Tâches à réaliser:
A. Restituez le passage sur l'étude Ipergay depuis « Un des tours » jusqu'à « recevant un placebo. » inclus.
B. Répondez brièvement à ces questions sur le passage sur l'étude Ipergay.
(i) Lors de quelle conférence les résultats principaux ont-ils été présentés ?
(ii) Dans quelle revue les résultats définitifs ont-ils paru ?
(iii) Combien de volontaires l'étude a-t-elle réunis ?

Texte à lire:
○ ○ ○
En février dernier, les résultats principaux de l’étude ANRS IPERGAY (Intervention Préventive de l’Exposition aux Risques avec et pour les Gay) sur l’efficacité de la prophylaxie pré-exposition (PrEP) à la demande dans la prévention des contaminations par le VIH étaient présentés en grande pompe lors de la 22e conférence sur les rétrovirus et les infections opportunistes (CROI) de Seattle.

Près d’un an plus tard, et alors que la PrEP est en train de devenir une réalité en France, les résultats définitifs publiés dans le « NEJM » montrent que non seulement la PrEP à la demande procure une bonne protection à des participants correctement sensibilisés, mais elle n’augmente pas les comportements à risque.

Un des tours de force de l’étude Ipergay est d’avoir été menée en double aveugle sur 400 volontaires masculins non infectés par le VIH ayant des relations sexuelles à risque avec des hommes. Ces participants ont été aléatoirement répartis entre un groupe recevant du Truvada (emtricitabine, ténofovir disoproxil) à utiliser avant et après un rapport sexuel présentant un risque de transmission du VIH et un groupe de 201 volontaires recevant un placebo.
○ ○ ○
Jeu de données:

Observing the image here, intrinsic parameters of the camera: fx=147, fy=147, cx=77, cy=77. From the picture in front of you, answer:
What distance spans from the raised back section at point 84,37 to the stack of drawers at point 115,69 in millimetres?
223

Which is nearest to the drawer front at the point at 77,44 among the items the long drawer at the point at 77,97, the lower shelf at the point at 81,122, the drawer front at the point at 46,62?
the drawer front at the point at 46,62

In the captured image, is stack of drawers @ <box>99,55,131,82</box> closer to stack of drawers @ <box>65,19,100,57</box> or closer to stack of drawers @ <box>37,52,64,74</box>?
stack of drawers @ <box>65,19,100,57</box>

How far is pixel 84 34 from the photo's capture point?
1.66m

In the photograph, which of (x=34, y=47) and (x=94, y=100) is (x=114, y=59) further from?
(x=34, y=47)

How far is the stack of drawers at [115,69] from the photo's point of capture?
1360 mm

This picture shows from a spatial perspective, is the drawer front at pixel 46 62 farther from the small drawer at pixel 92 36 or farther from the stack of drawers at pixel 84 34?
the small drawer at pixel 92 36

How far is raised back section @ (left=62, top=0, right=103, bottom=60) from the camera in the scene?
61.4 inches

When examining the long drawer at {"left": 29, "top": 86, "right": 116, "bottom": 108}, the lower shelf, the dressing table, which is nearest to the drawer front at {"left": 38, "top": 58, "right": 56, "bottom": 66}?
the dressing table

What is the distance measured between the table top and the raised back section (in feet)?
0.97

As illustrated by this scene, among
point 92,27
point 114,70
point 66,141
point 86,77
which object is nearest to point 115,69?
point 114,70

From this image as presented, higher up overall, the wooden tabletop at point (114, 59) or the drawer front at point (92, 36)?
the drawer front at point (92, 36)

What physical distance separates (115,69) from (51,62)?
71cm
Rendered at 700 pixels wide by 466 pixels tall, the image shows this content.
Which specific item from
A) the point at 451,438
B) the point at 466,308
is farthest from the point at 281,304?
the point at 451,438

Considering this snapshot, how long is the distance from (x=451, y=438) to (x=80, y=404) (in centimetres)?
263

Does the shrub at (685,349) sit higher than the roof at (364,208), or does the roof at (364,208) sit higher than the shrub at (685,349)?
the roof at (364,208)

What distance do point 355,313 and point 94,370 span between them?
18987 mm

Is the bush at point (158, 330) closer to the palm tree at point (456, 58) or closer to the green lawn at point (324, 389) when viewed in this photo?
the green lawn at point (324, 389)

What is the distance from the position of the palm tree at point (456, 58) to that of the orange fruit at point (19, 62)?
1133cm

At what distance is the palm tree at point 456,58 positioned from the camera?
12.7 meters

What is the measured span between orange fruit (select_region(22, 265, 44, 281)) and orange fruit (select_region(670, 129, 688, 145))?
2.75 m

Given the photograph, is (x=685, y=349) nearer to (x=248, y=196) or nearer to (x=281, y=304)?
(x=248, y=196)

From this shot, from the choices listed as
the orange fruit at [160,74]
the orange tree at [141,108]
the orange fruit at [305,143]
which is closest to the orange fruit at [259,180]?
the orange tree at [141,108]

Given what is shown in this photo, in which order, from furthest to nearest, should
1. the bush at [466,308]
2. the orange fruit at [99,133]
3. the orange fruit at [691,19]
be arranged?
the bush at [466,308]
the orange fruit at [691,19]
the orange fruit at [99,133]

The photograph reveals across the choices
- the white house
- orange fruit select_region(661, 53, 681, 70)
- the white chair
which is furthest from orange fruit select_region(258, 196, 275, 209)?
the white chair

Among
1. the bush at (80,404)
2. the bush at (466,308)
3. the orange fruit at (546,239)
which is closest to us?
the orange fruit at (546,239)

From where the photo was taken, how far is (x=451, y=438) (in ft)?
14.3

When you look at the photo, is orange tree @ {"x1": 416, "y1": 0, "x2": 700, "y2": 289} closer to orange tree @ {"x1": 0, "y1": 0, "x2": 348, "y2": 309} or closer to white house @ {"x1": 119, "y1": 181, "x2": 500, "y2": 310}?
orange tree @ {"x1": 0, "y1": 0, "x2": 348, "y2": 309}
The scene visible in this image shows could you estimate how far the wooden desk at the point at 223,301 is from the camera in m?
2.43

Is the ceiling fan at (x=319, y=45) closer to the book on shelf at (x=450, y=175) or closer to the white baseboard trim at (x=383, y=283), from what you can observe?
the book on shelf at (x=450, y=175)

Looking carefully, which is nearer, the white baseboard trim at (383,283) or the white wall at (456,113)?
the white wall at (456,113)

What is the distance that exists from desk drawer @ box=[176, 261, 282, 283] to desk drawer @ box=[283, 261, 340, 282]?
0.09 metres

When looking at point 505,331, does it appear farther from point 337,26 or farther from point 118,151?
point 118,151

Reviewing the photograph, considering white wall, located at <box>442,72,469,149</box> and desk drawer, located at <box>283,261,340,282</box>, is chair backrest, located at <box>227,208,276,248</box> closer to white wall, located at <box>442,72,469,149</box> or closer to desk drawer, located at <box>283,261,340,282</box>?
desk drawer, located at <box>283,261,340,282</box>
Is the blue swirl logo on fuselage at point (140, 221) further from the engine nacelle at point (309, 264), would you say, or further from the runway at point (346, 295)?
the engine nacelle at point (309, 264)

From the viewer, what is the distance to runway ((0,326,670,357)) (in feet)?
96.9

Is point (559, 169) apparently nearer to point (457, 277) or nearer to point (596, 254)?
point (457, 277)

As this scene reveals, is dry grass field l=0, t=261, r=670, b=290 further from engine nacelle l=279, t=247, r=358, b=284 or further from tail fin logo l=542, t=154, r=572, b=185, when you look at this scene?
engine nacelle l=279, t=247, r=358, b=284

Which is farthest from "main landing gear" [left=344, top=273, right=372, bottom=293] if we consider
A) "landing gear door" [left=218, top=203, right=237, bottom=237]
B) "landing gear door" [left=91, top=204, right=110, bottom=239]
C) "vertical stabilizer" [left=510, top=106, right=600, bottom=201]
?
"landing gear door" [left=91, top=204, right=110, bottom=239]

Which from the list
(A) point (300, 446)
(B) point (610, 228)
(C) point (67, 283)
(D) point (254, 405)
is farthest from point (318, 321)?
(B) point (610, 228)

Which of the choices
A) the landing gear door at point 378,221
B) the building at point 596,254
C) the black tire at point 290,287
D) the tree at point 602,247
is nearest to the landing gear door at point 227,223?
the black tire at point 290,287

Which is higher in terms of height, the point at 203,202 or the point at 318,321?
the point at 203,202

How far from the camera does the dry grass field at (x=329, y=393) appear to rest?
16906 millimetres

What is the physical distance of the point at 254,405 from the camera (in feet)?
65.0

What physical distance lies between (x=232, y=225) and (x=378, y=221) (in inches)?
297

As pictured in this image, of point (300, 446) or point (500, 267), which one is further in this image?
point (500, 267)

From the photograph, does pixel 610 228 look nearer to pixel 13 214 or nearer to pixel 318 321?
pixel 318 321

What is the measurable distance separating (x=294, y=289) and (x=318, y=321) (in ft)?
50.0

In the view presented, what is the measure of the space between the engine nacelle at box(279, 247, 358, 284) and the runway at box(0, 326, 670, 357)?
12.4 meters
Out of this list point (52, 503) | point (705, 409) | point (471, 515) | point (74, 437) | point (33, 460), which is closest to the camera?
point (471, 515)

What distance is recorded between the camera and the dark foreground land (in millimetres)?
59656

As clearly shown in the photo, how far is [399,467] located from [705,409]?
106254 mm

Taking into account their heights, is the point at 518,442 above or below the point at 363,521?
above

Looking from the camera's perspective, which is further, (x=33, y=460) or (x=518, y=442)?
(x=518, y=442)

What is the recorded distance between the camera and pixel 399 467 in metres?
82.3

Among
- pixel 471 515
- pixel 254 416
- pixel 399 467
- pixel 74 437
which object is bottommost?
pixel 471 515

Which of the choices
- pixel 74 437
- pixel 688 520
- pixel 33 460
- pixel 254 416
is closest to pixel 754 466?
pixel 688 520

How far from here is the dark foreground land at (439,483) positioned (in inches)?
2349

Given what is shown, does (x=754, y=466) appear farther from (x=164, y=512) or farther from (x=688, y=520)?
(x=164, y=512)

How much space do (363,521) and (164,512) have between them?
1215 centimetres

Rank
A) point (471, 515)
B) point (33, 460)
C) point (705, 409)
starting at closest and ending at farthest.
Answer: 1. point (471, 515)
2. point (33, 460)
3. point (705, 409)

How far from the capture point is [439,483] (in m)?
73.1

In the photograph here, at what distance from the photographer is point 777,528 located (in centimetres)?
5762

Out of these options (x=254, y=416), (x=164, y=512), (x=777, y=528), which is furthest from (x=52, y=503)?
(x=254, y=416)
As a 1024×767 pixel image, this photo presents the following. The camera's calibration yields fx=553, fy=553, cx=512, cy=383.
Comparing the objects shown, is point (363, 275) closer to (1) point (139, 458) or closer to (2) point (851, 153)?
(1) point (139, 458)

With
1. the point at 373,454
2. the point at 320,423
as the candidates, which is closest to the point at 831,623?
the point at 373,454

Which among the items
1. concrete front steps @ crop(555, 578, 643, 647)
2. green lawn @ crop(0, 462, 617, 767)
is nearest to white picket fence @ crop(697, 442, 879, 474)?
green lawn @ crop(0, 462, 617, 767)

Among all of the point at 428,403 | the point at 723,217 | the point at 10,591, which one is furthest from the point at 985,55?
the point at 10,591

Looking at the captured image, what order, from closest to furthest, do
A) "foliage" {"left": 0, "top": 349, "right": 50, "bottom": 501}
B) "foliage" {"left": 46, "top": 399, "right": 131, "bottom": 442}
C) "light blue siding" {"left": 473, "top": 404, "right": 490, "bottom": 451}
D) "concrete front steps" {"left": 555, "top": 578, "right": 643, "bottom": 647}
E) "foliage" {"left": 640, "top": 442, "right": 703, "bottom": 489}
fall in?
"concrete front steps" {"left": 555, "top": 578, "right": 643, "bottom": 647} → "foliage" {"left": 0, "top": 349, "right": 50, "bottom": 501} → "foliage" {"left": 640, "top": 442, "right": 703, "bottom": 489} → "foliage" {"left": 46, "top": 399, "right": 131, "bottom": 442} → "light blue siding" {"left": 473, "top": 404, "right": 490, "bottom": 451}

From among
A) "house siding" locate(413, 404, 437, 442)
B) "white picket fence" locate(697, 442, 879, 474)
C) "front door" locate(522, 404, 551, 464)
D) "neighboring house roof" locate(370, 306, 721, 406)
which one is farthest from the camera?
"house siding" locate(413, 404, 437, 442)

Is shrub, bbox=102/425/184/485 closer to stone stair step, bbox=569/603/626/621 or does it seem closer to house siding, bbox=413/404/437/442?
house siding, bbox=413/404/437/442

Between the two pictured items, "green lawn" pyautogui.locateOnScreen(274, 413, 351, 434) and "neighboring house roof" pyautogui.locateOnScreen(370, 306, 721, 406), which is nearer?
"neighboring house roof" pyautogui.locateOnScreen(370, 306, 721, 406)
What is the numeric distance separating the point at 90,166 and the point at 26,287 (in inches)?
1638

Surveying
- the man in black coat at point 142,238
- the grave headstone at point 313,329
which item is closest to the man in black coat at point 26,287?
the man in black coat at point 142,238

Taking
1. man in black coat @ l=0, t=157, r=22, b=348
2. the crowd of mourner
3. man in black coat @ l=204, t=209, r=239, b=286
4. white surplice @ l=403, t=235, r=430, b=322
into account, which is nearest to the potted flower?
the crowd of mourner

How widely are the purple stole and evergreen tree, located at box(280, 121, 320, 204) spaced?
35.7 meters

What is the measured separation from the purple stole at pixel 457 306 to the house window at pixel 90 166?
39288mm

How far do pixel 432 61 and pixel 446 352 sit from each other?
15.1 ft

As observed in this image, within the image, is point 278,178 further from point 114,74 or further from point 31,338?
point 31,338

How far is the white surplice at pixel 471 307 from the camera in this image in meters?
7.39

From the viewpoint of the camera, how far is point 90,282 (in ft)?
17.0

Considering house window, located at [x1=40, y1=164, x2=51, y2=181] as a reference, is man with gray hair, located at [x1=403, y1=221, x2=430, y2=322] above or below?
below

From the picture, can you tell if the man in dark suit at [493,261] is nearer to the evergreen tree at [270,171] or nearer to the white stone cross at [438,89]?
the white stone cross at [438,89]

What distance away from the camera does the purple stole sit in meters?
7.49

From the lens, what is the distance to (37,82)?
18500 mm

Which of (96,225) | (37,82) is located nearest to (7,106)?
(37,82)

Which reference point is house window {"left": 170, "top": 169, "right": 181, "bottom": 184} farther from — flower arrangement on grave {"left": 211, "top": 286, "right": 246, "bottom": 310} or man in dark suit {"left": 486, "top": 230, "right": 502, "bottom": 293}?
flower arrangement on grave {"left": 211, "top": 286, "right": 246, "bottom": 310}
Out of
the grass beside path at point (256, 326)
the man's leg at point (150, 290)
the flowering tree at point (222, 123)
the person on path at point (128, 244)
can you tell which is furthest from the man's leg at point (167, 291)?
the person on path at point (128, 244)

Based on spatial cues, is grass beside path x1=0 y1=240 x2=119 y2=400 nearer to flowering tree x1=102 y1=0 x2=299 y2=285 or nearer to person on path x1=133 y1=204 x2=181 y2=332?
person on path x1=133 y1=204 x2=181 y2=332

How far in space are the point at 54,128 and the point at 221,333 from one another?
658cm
○ ○ ○
Réponses par numéro:
A.
Un des tours de force de l’étude Ipergay est d’avoir été menée en double aveugle sur 400 volontaires masculins non infectés par le VIH ayant des relations sexuelles à risque avec des hommes. Ces participants ont été aléatoirement répartis entre un groupe recevant du Truvada (emtricitabine, ténofovir disoproxil) à utiliser avant et après un rapport sexuel présentant un risque de transmission du VIH et un groupe de 201 volontaires recevant un placebo.

B.
(i) La 22e conférence sur les rétrovirus et les infections opportunistes (CROI) de Seattle.
(ii) Le « NEJM ».
(iii) 400 volontaires.